Rust’s ownership system makes it easy and safe to create a zero-copy parser that takes a slice of bytes as input and outputs some structure containing references to the original input. Rust ensures that such references exist only while the underlying slice cannot be mutated.

As a concrete example say we have a &[u8] containing “3foo3bar3baz4quux” and want to parse it into vec![“foo”, “bar”, “baz”, “quux”]. This is easily accomplished by defining a couple of nom parser combinators:


named!(strings<Vec<&str>>,
       many0!(map_res!(length_value!(ascii_num, rest), str::from_utf8))
);

named!(ascii_num<usize>,
       map_res!(map_res!(take_while!(is_digit), str::from_utf8), usize::from_str)
);

fn main() {
    let input  = b"3foo3bar3baz4quux";
    let expect = vec!["foo", "bar", "baz", "quux"];
    let output = strings(input).unwrap().1;
    assert_eq!(expect, output);
}

In real-world use the input slice may contain only partial data, for example “3foo3bar3baz4q”, in which case the parser will return IResult::Incomplete. Or it may contain multiple messages, e.g. “3foo3bar 3baz4quux”, and the parser will return the parsed results plus the remaining bytes.

Buffers

If we’re reading data from the network into a fixed-size buffer which is passed to the parser then we must copy any partial or remaining bytes somewhere else before the next read overwrites them. When more data is received it can be appended to the existing data and passed to the parser again.

Copying is expensive so we should parse directly from the input buffer whenever possible and only copy when there is existing data that the input must be appended to. Here is a Buffer type containing a Vec to store these partial or remaining bytes:


pub struct Buffer {
    vec: Vec<u8>
}

impl Buffer {
    pub fn new() -> Buffer {
        Buffer {
            vec: Vec::new(),
        }
    }

    pub fn buf<'a: 'b, 'b>(&'a mut self, more: &'b [u8]) -> Buf<'b> {
        if self.vec.is_empty() {
            Buf::Empty(&mut self.vec, more)
        } else {
            self.vec.extend_from_slice(more);
            Buf::Some(&mut self.vec)
        }
    }
}

The buf(..) method is called with a reference to the input buffer and returns a Buf that can be passed to the parser as a &[u8] via the Deref trait. The lifetimes (<‘a: ‘b, ‘b>) are a bit gnarly because the compiler must be told that the returned Buf has the same lifetime as the input buffer which may be shorter than the lifetime of the Buffer.

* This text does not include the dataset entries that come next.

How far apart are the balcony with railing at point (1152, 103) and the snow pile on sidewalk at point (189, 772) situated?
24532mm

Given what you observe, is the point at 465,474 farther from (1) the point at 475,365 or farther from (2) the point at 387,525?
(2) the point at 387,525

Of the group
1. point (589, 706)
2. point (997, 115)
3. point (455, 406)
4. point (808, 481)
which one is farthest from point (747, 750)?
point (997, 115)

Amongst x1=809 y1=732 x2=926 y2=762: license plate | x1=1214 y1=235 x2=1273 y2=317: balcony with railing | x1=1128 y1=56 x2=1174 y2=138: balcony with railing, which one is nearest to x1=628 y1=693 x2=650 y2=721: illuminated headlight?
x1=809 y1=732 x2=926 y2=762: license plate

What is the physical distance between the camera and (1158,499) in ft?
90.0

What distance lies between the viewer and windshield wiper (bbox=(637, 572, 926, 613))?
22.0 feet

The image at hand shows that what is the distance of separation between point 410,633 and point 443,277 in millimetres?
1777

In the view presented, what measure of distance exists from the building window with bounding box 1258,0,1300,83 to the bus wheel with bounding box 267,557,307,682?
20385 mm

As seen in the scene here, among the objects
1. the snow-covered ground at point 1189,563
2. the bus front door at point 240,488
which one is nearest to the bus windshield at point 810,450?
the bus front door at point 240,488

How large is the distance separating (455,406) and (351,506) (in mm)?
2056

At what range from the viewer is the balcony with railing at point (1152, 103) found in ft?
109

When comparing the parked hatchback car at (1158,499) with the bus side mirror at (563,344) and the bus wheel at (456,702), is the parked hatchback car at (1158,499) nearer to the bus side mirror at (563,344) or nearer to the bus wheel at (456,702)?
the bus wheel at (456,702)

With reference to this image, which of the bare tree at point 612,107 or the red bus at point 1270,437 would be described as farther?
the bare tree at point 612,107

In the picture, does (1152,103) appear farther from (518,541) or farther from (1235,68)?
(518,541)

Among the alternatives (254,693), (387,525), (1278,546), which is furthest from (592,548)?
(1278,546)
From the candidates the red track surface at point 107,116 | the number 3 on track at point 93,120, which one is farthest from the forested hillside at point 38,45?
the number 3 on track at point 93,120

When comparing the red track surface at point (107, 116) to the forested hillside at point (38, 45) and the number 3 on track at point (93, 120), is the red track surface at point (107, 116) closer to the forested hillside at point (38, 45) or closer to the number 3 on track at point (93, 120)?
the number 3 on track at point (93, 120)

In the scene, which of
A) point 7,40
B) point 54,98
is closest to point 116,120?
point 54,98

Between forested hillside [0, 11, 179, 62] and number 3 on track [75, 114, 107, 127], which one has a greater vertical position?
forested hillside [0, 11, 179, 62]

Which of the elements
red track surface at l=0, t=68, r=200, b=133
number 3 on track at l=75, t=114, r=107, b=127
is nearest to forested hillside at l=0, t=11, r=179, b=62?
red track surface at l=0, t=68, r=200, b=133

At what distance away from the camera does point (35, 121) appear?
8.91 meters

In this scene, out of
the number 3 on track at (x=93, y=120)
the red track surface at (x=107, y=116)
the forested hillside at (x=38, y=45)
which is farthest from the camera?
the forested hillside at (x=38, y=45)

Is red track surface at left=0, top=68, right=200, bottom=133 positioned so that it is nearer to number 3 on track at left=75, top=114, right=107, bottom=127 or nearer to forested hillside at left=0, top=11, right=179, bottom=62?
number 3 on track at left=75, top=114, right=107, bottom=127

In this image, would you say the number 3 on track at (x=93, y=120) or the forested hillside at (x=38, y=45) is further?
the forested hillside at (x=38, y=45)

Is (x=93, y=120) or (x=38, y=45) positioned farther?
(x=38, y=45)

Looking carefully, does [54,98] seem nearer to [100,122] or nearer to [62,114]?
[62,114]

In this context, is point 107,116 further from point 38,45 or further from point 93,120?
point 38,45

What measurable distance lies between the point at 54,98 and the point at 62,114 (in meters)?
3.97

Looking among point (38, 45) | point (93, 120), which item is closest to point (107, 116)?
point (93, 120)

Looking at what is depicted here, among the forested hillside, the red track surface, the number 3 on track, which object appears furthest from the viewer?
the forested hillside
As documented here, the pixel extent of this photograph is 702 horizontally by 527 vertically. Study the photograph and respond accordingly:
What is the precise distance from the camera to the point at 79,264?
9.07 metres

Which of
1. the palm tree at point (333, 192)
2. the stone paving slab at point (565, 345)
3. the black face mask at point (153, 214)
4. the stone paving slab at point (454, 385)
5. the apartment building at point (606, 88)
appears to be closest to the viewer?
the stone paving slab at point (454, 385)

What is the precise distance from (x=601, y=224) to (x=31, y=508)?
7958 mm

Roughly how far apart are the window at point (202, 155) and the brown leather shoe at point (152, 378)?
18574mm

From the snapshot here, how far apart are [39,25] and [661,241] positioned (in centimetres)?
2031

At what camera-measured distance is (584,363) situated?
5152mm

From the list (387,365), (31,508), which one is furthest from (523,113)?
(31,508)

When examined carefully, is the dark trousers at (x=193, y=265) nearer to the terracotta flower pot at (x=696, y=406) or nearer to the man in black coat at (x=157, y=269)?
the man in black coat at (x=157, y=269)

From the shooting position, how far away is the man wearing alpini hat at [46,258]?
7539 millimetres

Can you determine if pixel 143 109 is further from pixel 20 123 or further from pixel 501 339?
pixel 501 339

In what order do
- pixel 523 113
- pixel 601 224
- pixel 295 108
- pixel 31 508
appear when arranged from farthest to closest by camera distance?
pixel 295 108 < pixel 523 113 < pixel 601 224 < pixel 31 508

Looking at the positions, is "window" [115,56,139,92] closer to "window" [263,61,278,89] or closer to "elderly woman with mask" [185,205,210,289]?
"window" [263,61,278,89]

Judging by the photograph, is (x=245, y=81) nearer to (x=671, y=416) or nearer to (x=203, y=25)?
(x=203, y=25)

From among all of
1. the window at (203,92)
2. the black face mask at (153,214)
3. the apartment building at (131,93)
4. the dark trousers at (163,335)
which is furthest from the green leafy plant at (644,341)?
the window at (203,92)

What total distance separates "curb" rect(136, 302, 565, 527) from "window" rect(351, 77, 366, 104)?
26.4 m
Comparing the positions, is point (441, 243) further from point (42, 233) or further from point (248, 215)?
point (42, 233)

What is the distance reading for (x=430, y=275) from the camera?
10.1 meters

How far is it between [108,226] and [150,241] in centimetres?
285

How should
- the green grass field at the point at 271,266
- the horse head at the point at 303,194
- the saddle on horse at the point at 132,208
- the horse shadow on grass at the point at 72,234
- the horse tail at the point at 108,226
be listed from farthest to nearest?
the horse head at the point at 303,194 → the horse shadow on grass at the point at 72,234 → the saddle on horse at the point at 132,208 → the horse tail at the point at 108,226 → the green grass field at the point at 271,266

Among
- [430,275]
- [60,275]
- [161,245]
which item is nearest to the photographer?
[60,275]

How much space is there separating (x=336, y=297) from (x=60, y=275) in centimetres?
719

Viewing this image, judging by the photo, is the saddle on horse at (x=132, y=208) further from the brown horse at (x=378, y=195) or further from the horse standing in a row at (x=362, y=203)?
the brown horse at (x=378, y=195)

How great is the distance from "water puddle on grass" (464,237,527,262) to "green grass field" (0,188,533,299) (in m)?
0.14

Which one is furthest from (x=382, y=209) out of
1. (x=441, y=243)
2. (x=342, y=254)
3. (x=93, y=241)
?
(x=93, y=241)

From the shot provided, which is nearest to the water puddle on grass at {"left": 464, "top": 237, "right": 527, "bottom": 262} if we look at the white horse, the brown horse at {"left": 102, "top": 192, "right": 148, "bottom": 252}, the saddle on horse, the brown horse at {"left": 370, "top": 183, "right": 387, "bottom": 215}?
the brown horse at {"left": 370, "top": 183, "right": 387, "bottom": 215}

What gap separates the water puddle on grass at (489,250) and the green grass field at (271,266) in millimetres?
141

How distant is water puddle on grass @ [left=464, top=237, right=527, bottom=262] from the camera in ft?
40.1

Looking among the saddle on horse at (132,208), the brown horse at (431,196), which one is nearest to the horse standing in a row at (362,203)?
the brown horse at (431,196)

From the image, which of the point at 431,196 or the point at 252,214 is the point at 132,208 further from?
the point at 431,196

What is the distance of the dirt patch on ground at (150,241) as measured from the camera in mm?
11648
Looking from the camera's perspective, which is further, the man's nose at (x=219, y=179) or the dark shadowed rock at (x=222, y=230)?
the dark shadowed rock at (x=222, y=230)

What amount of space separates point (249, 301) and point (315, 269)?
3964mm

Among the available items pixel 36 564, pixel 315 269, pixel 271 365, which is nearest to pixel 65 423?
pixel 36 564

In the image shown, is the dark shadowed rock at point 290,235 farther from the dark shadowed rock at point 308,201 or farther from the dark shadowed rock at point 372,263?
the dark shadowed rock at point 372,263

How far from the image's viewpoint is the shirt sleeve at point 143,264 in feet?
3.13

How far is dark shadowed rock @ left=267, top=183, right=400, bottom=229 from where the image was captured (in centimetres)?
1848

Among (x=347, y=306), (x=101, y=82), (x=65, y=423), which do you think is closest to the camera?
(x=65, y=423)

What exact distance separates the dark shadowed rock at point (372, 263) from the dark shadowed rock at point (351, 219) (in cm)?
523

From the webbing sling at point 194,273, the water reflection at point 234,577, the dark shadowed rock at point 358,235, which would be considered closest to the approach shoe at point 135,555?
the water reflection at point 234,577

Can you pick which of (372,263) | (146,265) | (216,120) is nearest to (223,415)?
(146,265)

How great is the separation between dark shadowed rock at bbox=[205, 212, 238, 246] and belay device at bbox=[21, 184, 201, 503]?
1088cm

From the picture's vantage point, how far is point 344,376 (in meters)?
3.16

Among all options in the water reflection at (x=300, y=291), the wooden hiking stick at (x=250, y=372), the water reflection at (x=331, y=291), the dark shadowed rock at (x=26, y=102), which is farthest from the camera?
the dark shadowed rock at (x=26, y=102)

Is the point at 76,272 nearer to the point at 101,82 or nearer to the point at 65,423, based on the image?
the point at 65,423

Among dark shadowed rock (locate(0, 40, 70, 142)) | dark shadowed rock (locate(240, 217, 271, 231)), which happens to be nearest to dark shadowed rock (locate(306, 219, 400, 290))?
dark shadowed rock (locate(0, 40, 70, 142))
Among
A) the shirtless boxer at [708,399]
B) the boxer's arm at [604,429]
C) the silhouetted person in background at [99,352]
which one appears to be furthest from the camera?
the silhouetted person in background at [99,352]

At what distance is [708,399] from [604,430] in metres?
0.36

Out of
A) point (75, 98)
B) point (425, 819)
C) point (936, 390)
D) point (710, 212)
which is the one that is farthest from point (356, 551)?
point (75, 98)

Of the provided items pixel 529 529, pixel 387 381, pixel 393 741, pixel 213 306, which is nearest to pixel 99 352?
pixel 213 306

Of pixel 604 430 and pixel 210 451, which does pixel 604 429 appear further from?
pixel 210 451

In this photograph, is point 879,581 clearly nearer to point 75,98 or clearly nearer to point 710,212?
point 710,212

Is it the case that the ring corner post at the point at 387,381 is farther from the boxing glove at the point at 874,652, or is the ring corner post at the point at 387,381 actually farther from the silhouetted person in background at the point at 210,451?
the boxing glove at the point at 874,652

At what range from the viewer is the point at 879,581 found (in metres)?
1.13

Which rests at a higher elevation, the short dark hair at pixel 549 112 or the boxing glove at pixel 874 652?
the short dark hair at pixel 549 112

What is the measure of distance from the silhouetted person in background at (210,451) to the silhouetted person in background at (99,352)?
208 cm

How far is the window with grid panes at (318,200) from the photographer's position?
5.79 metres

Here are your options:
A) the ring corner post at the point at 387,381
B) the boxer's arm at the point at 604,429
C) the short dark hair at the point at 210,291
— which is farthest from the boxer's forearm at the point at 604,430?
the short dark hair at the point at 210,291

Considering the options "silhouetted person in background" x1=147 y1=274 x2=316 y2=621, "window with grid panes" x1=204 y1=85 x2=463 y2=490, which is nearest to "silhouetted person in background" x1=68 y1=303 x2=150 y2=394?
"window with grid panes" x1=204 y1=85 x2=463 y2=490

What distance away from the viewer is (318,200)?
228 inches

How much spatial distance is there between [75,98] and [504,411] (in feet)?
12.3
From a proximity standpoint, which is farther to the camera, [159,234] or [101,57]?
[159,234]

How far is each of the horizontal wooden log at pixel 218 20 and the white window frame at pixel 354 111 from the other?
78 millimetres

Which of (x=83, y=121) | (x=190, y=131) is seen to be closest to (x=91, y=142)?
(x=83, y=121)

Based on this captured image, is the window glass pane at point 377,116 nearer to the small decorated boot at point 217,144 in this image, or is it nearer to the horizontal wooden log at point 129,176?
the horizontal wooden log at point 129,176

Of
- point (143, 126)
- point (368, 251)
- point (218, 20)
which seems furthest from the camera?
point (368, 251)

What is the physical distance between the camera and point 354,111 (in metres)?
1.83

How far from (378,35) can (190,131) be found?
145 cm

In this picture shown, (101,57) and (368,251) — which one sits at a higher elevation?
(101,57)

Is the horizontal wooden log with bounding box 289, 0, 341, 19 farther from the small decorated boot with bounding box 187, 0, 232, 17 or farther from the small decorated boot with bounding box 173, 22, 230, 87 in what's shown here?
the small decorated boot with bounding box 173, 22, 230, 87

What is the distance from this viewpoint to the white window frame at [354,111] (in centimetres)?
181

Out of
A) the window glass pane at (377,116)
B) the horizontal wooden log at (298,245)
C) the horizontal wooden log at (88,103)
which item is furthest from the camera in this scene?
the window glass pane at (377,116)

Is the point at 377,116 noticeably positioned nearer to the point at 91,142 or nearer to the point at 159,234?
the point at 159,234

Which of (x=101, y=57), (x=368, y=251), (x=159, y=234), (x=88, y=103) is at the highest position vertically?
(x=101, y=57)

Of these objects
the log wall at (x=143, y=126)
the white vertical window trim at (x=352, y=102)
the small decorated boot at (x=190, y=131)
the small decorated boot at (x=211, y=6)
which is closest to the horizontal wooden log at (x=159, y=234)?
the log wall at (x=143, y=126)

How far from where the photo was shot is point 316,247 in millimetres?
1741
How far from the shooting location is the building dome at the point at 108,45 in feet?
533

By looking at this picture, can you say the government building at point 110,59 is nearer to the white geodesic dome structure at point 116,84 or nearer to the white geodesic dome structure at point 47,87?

When no partial or remaining bytes have been buffered the Buf simply dereferences to the input buffer directly. However when the internal buffer is not empty the input buffer is appended to it and the Buf dereferences to that larger buffer.


use std::ops::Deref;

pub enum Buf<'a> {
    Empty(&'a mut Vec<u8>, &'a [u8]),
    Some(&'a mut Vec<u8>),
}


impl<'a> Buf<'a> {
    pub fn keep(&mut self, n: usize) {
        match *self {
            Buf::Empty(ref mut vec, more) => {
                let n = more.len() - n;
                vec.extend_from_slice(&more[n..]);
            },
            Buf::Some(ref mut vec) => {
                let n = vec.len() - n;
                vec.drain(..n);
            },
        }
    }
}

impl<'a> Deref for Buf<'a> {
    type Target = [u8];
    fn deref(&self) -> &[u8] {
        match *self {
            Buf::Empty(_, more) => more,
            Buf::Some(ref vec)  => &vec[..],
        }
    }
}

When parsing is complete the keep(..) method of Buf is called with the number of bytes that have not been consumed. Those bytes are retained in the internal buffer for use later.

Example

Here is an example parse function that uses Buffer:


fn parse(buffer: &mut Buffer, b: &[u8]) -> Option<Vec<String>> {
    let mut buf = buffer.buf(b);
    let mut res = None;
    let mut len = buf.len();

    if let IResult::Done(rest, vec) = strings(&buf[..]) {
        res = Some(vec.into_iter().map(str::to_owned).collect());
        len = rest.len();
    }
    buf.keep(len);

    res
}

#[test]
fn test_partial() {
    let mut buffer = Buffer::new();
    let input  = b"3foo3bar3baz4q";
    let expect = vec!["foo", "bar", "baz", "quux"];

    let res = parse(&mut buffer, input);
    assert_eq!(None, res);

    let res = parse(&mut buffer, b"uux").unwrap();
    assert_eq!(expect, res);
}

Note that parse returns an optional Vec of String not &str. The lifetime of the return value is longer than the lifetime of the Buf so a copy is necessary. Additionally the call to buf.keep(..) may shrink the buffer, invalidating any references to its contents.